SOURCE INFORMATION ::
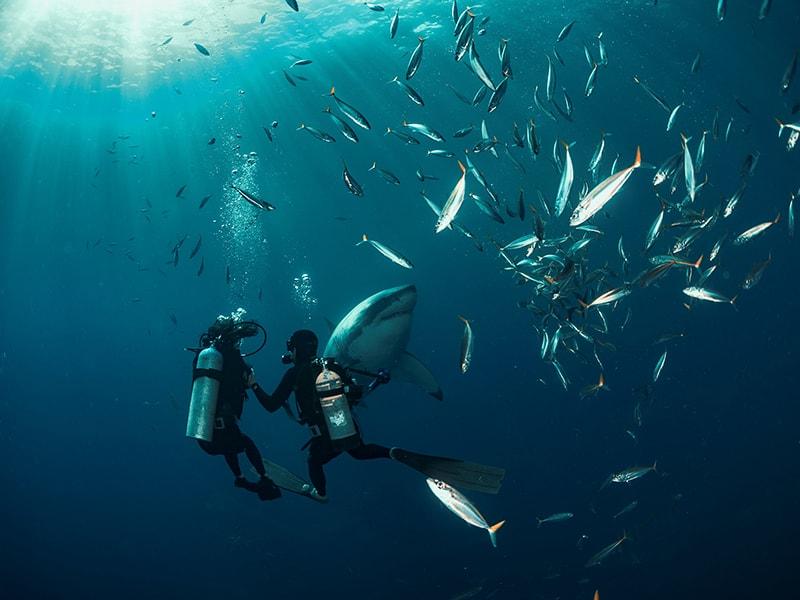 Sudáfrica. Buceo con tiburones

==

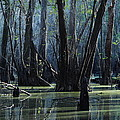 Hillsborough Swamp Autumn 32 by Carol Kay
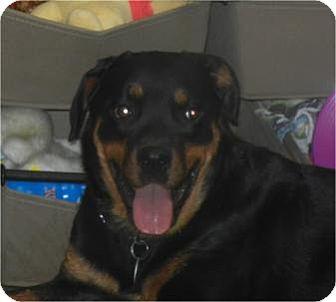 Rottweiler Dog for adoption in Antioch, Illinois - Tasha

==

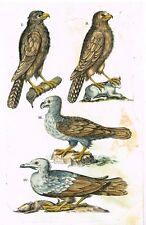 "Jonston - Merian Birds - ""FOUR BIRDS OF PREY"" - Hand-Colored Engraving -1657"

TASK DESCRIPTION ::
Within the listing above, copy exactly the lines that start at the one with "Hillsborough Swamp Autumn 32 by Carol Kay" and continue through the one with "Rottweiler Dog for". Omit pictures.

TASK OUTPUT ::
 Hillsborough Swamp Autumn 32 by Carol Kay
 Rottweiler Dog for adoption in Antioch, Illinois - Tasha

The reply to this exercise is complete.